(Records shown)
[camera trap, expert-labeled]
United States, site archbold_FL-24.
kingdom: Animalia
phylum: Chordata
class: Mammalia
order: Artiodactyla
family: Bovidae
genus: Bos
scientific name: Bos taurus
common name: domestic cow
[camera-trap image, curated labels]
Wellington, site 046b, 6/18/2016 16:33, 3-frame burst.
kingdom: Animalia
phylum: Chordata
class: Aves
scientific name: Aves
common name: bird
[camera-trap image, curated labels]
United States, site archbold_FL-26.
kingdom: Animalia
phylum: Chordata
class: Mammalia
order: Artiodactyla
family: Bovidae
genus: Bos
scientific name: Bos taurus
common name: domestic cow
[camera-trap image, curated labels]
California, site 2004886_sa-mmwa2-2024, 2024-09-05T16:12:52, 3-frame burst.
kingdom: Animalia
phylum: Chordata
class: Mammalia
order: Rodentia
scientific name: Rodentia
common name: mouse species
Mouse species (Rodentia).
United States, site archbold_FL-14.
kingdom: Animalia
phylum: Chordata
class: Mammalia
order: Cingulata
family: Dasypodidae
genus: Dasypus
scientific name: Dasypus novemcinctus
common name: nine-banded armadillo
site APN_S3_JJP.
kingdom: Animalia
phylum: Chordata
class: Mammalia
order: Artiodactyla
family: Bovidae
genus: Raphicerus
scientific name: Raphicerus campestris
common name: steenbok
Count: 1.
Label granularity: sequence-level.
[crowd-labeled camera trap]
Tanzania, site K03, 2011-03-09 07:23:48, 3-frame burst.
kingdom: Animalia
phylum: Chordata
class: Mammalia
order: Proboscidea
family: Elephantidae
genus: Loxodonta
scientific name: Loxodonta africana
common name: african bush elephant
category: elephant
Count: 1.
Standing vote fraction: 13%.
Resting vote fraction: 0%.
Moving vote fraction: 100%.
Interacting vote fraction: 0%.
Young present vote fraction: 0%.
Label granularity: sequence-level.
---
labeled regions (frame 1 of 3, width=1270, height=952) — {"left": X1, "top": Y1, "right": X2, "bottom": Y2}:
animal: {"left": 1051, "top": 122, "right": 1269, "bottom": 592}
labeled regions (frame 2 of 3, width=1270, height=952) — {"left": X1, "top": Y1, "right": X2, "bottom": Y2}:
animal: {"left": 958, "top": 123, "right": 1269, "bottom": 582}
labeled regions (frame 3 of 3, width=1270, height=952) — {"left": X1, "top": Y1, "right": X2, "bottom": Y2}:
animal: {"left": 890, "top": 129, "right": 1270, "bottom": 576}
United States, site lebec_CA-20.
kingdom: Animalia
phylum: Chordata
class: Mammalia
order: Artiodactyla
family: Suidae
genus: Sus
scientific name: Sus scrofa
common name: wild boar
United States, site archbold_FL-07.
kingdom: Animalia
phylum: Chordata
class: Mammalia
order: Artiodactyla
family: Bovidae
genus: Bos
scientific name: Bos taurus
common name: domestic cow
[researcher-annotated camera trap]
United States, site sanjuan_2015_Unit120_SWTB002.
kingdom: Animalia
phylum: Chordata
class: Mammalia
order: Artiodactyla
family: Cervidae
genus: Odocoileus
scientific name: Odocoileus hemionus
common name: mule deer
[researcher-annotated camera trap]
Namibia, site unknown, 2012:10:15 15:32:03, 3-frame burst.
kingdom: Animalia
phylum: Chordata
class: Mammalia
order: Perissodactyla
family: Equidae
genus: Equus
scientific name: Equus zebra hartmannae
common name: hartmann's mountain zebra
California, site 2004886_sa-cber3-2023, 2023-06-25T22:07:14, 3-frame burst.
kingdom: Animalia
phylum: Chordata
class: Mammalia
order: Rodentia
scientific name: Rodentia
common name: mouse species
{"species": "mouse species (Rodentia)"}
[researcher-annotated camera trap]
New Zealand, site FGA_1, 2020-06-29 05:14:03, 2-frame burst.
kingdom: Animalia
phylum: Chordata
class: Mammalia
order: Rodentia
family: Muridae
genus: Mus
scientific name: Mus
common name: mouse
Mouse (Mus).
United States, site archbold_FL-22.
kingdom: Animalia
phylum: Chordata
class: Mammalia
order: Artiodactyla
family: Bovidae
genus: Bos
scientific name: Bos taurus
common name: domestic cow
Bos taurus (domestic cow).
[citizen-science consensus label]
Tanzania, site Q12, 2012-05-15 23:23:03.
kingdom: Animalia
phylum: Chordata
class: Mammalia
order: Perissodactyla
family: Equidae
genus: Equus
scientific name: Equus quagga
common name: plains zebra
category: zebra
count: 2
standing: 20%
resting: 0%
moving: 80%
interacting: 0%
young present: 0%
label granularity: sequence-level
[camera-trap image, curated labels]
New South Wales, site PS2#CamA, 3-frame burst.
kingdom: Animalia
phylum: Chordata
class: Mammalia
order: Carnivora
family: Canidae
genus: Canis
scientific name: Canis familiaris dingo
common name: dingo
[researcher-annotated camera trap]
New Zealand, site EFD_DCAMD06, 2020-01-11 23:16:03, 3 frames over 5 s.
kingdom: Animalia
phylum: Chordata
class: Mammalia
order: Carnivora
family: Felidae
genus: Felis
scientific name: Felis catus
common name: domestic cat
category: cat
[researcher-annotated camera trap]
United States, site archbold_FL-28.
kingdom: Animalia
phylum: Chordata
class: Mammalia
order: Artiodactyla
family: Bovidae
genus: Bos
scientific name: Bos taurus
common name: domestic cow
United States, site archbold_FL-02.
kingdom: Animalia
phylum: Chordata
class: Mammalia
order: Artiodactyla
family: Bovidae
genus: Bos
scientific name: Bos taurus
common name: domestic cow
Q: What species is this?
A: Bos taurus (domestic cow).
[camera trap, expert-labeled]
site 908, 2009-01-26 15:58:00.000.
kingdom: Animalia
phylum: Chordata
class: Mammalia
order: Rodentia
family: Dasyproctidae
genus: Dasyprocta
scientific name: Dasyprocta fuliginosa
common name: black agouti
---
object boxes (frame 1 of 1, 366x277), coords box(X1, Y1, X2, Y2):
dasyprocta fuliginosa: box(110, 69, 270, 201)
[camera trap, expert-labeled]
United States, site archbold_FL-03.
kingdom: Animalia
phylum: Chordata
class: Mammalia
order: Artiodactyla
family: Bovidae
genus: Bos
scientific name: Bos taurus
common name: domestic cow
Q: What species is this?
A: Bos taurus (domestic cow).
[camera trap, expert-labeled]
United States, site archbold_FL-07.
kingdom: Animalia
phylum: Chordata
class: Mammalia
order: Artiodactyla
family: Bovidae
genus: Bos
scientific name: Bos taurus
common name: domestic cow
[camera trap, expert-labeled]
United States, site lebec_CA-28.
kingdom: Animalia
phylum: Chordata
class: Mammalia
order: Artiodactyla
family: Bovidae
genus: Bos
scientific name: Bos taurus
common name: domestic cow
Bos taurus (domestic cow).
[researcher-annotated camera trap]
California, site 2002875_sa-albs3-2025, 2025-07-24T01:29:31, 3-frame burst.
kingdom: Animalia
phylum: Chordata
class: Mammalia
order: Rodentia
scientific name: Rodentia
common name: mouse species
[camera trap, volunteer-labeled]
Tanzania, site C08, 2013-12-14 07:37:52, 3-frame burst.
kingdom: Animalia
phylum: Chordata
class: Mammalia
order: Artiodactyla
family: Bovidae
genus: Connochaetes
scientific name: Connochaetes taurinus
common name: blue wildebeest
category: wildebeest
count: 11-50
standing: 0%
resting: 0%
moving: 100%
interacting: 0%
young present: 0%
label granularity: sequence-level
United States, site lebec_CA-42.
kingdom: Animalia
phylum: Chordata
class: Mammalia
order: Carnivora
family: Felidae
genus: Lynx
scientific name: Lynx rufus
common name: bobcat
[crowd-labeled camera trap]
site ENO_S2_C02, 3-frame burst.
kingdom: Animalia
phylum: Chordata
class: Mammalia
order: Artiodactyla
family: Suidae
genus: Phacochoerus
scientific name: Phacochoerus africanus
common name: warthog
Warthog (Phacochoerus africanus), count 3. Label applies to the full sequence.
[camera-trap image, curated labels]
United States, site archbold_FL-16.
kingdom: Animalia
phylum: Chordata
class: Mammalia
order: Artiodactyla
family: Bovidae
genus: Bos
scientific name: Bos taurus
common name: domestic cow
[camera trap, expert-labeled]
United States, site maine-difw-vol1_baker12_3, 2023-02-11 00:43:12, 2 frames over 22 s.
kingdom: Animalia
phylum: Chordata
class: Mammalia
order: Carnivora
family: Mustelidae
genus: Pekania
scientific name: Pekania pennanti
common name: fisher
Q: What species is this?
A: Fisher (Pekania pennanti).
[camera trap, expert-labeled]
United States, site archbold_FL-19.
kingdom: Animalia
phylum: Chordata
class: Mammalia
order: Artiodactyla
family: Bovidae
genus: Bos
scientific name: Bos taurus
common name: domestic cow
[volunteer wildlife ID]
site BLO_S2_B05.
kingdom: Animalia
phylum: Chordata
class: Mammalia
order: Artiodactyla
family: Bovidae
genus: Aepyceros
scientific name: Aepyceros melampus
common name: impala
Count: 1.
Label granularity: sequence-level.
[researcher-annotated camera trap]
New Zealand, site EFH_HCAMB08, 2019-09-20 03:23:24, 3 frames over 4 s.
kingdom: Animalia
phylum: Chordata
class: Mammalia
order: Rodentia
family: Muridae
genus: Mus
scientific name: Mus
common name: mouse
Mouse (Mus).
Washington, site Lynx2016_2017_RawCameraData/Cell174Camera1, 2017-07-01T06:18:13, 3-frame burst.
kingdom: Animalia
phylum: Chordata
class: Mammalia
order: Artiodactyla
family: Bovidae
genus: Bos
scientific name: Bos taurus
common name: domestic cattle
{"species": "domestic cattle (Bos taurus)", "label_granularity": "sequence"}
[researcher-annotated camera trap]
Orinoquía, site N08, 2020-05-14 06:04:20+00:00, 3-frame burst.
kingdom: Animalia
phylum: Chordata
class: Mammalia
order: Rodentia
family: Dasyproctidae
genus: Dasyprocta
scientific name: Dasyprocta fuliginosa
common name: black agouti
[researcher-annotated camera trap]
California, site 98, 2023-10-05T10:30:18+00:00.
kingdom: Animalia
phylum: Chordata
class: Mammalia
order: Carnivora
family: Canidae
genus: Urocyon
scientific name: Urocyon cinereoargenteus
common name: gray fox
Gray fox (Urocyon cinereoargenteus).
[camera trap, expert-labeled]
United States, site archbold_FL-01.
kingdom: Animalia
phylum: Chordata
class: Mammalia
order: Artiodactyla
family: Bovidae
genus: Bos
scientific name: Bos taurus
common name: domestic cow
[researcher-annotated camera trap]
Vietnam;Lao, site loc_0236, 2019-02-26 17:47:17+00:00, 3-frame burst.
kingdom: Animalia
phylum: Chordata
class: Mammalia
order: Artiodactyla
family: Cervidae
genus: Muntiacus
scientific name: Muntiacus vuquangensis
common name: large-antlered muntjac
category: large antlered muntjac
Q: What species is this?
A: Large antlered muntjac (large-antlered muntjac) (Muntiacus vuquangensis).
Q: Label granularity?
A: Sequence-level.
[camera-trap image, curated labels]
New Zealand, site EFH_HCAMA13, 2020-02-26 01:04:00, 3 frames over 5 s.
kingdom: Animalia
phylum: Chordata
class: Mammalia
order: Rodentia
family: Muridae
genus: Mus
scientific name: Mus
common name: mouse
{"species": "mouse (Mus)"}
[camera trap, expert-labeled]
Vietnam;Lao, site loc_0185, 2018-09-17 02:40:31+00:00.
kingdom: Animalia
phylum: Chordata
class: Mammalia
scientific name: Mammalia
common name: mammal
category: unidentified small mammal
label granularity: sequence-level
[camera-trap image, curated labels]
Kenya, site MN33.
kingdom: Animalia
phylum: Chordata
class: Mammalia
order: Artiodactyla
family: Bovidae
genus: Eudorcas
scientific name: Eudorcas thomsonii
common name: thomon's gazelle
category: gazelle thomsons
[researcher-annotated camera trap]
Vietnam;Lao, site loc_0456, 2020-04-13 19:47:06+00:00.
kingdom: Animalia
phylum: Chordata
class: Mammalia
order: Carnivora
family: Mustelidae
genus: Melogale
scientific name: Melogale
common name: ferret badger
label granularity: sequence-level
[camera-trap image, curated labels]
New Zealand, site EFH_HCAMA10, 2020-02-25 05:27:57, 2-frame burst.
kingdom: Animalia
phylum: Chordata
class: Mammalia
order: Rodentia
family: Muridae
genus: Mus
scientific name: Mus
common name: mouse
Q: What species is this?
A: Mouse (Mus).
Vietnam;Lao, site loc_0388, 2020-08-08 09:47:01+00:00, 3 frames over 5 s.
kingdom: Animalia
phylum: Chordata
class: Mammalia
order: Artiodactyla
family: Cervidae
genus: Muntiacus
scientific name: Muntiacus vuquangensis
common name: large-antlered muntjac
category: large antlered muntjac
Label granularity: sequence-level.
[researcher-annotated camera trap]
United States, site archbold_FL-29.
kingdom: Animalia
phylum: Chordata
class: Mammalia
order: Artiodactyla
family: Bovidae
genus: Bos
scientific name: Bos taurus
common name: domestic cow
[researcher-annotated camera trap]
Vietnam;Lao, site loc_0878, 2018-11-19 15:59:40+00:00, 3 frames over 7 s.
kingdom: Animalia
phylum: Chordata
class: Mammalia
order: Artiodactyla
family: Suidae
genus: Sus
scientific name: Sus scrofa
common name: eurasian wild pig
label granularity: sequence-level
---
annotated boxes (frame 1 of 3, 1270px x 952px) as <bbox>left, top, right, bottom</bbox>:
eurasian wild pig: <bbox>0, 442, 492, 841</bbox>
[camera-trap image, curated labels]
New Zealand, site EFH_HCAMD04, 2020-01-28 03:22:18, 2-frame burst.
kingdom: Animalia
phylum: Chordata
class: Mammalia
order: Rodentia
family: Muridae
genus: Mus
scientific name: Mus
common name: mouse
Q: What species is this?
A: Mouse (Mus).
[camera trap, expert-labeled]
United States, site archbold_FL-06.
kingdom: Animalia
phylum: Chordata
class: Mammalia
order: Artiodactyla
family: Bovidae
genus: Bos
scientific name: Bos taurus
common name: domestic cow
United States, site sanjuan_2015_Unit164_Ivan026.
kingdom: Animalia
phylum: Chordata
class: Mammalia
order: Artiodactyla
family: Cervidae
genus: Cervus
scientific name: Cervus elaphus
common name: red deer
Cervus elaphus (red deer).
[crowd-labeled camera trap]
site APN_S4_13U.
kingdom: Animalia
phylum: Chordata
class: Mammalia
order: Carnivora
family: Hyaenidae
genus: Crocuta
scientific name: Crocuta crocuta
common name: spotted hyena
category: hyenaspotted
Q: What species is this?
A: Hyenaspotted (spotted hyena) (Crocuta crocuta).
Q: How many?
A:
(End Records shown)
Task to carry out:
Your response should consist solely of the lines from the one containing "genus: Crocuta" to the end of the entries, both ends included, exactly as they appear.

Task result:
genus: Crocuta
scientific name: Crocuta crocuta
common name: spotted hyena
category: hyenaspotted
Q: What species is this?
A: Hyenaspotted (spotted hyena) (Crocuta crocuta).
Q: How many?
A:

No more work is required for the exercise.